Ultra Electronics (ULE) have announced a possible cash offer for the company from Cobham. The “non-binding” offer is for £35 per share, which is 42% up on the closing price last night. Before I say any more, it’s worth stating that I own quite a few shares in the company which I started buying over a year ago as it looked reasonably priced and a defensive stock during the pandemic.
But as Ultra operates in the defence sector (a strong focus on anti-submarine warfare for example), the Government may have a say in whether the deal goes through. That is why the company says it is “minded to recommend” the offer subject to a number of conditions including the “establishment of safeguards for the interests of Ultra’s stakeholder groups”.
Cobham is a UK company but is now owned by US based private equity business Advent International. Their takeover of Cobham was also controversial as this was another example of what was perceived to be a great UK technology business with exposure to sensitive defence operations.
The deal may not go through which is why the share price is trading below the likely offer price.
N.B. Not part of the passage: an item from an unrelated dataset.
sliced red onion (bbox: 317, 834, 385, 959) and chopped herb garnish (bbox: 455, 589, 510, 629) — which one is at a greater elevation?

But with such a high bid premium (82% to what I first started buying it at), I am unlikely to vote against the offer.
The only question in such circumstances where completion is uncertain, and even if a bid goes through is likely to take many months to complete, is whether to sell shares in the market on the principle a bird in the hand is worth two in the bush, or whether to wait out the result. I tend to hedge my bets in such circumstances by selling a proportion of my shares and awaiting the outcome for the others.